--- The task ---
Render the stretch of material from its start through the line containing "Answer: the point" as a JSON list of strings, one string per line, with blank lines omitted. Include nothing that follows that line.

(Records from a spatial question set)
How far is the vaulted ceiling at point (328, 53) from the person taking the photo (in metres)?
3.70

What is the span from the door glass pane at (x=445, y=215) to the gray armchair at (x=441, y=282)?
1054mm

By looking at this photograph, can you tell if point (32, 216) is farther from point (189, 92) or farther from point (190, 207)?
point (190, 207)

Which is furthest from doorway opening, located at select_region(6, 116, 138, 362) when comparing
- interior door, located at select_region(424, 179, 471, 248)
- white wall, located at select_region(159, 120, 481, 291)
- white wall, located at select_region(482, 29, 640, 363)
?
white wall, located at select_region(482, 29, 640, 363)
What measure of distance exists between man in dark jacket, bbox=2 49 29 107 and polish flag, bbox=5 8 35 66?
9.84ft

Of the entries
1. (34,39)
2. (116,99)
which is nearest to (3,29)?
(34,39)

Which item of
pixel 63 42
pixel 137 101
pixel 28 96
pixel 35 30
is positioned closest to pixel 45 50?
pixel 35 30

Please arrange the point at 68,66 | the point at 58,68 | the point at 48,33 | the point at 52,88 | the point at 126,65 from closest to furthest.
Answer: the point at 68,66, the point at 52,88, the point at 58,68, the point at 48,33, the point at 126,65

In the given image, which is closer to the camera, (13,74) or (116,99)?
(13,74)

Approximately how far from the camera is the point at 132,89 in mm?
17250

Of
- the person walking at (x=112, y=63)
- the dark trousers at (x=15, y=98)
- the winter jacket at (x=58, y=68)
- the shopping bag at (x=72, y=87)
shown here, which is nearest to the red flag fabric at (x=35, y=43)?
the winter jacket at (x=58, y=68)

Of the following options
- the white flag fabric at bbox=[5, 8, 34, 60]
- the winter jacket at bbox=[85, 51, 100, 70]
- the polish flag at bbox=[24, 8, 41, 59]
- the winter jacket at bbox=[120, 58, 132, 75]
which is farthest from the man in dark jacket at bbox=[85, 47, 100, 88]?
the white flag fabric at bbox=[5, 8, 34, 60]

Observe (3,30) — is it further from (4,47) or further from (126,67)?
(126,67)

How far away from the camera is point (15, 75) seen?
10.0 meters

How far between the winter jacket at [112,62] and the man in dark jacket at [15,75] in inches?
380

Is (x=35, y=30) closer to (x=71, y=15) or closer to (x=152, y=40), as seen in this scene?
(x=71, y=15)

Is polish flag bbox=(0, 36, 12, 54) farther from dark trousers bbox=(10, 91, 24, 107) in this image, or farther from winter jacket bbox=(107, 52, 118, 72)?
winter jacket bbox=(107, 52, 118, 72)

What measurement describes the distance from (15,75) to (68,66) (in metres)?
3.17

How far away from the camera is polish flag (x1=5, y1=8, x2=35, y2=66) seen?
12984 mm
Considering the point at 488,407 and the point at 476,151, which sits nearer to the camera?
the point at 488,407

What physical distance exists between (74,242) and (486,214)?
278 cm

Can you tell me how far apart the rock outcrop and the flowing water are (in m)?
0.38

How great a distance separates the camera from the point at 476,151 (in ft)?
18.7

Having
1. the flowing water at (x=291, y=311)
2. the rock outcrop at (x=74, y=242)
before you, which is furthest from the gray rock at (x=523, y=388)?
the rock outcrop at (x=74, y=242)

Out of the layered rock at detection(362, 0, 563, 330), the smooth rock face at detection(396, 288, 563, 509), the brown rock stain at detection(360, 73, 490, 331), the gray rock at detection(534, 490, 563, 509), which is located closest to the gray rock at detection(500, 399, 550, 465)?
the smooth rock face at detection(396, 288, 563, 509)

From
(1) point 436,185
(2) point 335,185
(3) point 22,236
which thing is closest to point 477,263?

--- The reply ---
[
  "How far is the vaulted ceiling at point (328, 53) from the person taking the photo (in metres)?",
  "3.70",
  "What is the span from the door glass pane at (x=445, y=215) to the gray armchair at (x=441, y=282)?",
  "1054mm",
  "By looking at this photograph, can you tell if point (32, 216) is farther from point (189, 92) or farther from point (190, 207)?",
  "point (190, 207)",
  "Which is furthest from doorway opening, located at select_region(6, 116, 138, 362) when comparing",
  "- interior door, located at select_region(424, 179, 471, 248)",
  "- white wall, located at select_region(159, 120, 481, 291)",
  "- white wall, located at select_region(482, 29, 640, 363)",
  "?",
  "white wall, located at select_region(482, 29, 640, 363)",
  "What measure of distance exists between man in dark jacket, bbox=2 49 29 107 and polish flag, bbox=5 8 35 66?",
  "9.84ft",
  "Of the entries",
  "1. (34,39)",
  "2. (116,99)",
  "which is nearest to (3,29)?",
  "(34,39)",
  "Which item of",
  "pixel 63 42",
  "pixel 137 101",
  "pixel 28 96",
  "pixel 35 30",
  "is positioned closest to pixel 45 50?",
  "pixel 35 30",
  "Please arrange the point at 68,66 | the point at 58,68 | the point at 48,33 | the point at 52,88 | the point at 126,65 from closest to furthest.",
  "Answer: the point at 68,66, the point at 52,88, the point at 58,68, the point at 48,33, the point at 126,65"
]